PASSAGE TO READ:
○ ○ ○ ○ ○ ○ ○
Updated on 2025-08-09 GMT+08:00

Viewing Alarms of an MRS Cluster

Alarms and events are important mechanisms for ensuring the stability, reliability, and performance of MRS clusters.

An alarm is a system-generated notification that signals an abnormal condition or fault requiring attention. It is triggered by analyzing system events and requires manual intervention from a user or automatic handling by the system. You can view alarms reported by components on the management console or MRS Manager. You can also define alarm thresholds for threshold-related monitoring metrics in the cluster.

For alarms that can be automatically cleared, the system clears them as soon as the predefined conditions are met. If faults have been rectified and the alarms cannot be automatically cleared, you can manually clear the alarms.

You can view up to 100,000 latest alarms (including uncleared, manually cleared, and automatically cleared alarms) on MRS Manager. If the number of cleared alarms exceeds 100,000 and is about to reach 110,000, the system automatically dumps the earliest 10,000 cleared alarms to the dump path.

The alarm dump directory is as follows. The system automatically generates the directory when alarms are dumped for the first time.

  • Clusters of versions earlier than MRS 3.x: ${BIGDATA_HOME}/OMSV100R001C00x8664/workspace/data directory on the active management node
  • For MRS 3.x clusters: ${BIGDATA_HOME}/om-server/OMS/workspace/data directory on the active management node

Video Tutorial

This tutorial introduces how to view cluster alarms and events and configure an alarm threshold.

The UI may vary depending on the version. This tutorial is for reference only.

  1. Log in to the MRS console.
  2. On the Active Clusters page, select a running cluster and click its name to switch to the cluster details page.
○ ○ ○ ○ ○ ○ ○
Collected data
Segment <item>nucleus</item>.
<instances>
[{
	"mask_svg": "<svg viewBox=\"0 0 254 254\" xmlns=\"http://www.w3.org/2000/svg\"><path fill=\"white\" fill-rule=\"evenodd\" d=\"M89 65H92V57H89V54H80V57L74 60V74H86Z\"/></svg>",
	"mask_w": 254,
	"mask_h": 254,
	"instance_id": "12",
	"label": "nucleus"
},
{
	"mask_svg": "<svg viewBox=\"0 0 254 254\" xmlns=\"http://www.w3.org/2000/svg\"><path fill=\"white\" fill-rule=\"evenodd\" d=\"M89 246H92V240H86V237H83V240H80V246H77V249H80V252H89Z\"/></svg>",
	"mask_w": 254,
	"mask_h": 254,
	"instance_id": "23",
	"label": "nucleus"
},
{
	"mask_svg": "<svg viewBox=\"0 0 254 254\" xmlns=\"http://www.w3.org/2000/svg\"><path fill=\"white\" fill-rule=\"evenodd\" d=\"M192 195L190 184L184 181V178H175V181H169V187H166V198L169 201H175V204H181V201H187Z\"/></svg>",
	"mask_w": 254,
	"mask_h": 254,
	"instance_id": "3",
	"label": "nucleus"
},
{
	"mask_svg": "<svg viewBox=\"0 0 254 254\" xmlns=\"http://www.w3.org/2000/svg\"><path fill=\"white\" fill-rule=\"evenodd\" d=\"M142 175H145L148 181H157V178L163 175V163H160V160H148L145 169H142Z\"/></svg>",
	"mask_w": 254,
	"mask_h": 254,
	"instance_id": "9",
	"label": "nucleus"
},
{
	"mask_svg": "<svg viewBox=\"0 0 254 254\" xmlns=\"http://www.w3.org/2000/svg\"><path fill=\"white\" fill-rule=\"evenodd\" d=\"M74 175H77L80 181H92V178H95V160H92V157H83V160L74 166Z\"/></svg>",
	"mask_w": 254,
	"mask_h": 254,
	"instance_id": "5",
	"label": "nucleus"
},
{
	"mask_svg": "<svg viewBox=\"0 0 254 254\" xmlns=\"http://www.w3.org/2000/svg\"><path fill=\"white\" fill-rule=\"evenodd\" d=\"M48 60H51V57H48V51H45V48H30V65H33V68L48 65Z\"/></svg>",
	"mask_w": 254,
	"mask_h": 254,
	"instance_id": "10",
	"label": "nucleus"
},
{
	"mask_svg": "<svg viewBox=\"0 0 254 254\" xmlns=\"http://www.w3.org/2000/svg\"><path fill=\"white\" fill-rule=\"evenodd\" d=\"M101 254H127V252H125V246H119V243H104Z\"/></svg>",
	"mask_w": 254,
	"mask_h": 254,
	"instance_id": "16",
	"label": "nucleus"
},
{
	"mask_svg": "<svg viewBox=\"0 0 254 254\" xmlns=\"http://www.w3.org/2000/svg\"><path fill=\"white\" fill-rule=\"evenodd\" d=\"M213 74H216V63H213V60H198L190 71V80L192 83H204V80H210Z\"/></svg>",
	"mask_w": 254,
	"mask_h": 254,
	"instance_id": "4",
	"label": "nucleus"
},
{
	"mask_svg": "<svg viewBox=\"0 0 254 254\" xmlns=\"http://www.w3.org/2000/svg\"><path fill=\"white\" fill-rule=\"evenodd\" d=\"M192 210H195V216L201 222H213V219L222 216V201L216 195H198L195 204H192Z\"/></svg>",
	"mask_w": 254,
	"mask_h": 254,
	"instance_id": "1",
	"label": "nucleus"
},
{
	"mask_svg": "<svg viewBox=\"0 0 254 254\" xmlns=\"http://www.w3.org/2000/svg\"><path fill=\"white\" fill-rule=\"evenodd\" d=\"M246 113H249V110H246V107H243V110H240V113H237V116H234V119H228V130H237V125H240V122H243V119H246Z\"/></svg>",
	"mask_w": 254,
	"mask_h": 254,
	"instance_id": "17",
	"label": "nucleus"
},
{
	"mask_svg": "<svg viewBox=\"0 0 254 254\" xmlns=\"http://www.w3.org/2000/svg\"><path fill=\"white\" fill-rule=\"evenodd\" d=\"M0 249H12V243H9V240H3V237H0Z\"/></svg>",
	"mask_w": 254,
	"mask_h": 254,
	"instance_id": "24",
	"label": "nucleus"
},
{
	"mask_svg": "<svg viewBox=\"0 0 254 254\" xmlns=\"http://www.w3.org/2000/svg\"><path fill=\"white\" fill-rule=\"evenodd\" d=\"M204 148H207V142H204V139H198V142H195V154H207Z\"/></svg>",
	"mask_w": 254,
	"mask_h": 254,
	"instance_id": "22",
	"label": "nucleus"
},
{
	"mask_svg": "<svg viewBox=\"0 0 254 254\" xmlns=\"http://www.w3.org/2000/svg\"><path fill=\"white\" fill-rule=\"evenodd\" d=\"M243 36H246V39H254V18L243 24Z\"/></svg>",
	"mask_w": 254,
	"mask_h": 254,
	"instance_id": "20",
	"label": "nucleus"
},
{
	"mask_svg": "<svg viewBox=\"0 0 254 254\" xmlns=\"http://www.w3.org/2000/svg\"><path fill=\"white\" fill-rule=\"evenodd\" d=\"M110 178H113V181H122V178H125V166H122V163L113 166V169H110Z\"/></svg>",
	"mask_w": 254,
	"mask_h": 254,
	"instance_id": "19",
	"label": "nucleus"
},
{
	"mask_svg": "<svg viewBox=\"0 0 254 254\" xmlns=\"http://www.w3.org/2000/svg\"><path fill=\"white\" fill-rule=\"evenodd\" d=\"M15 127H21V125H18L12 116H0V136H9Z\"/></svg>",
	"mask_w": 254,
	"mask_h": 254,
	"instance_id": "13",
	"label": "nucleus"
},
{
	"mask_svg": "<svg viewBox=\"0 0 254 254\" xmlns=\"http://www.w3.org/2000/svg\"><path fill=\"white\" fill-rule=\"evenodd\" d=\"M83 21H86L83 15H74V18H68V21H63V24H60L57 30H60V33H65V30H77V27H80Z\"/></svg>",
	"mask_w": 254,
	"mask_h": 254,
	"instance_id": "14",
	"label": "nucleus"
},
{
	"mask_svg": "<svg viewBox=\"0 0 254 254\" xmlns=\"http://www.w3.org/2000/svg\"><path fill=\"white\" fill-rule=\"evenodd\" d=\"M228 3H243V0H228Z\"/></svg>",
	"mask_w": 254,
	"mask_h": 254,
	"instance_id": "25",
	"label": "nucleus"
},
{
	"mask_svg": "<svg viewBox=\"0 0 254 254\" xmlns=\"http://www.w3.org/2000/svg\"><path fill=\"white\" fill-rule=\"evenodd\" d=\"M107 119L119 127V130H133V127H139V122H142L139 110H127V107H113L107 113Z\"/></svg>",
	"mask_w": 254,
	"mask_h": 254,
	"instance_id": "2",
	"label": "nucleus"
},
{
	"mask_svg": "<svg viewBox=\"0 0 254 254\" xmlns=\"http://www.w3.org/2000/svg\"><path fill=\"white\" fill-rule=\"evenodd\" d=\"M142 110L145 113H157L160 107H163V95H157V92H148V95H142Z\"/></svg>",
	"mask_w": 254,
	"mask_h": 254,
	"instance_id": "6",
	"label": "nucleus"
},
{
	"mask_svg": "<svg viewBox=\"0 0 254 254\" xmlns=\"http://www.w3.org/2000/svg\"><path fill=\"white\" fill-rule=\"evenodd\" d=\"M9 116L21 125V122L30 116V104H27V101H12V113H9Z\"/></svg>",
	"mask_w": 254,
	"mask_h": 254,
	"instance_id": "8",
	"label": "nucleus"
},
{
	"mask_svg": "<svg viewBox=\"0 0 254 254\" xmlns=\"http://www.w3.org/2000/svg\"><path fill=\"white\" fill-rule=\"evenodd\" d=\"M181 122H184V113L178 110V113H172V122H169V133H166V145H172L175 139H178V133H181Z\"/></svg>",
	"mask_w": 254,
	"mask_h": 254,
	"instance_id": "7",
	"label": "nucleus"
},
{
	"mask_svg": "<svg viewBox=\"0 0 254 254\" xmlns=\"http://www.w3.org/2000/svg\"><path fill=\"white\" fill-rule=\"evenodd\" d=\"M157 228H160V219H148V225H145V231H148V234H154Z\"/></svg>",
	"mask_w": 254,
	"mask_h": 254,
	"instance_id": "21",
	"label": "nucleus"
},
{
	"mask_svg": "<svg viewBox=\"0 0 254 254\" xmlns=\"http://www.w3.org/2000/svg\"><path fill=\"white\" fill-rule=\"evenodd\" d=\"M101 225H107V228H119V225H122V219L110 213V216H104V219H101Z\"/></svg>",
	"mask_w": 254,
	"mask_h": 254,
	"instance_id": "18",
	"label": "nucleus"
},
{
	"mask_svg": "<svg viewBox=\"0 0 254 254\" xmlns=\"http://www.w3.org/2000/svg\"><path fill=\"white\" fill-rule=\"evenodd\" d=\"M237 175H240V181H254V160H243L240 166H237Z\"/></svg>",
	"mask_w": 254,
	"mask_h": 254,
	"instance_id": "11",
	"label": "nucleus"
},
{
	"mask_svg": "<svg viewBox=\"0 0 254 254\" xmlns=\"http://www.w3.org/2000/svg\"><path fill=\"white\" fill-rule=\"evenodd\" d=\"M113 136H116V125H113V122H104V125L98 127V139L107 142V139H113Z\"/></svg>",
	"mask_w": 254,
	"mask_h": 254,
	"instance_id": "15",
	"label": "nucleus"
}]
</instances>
○ ○ ○ ○ ○ ○ ○
Please edit the stretch from "The alarm dump" through "for reference only." of the MRS cluster alarms page, putting "primary management node" wherever "active management node" appears.

The alarm dump directory is as follows. The system automatically generates the directory when alarms are dumped for the first time.

  • Clusters of versions earlier than MRS 3.x: ${BIGDATA_HOME}/OMSV100R001C00x8664/workspace/data directory on the primary management node
  • For MRS 3.x clusters: ${BIGDATA_HOME}/om-server/OMS/workspace/data directory on the primary management node

Video Tutorial

This tutorial introduces how to view cluster alarms and events and configure an alarm threshold.

The UI may vary depending on the version. This tutorial is for reference only.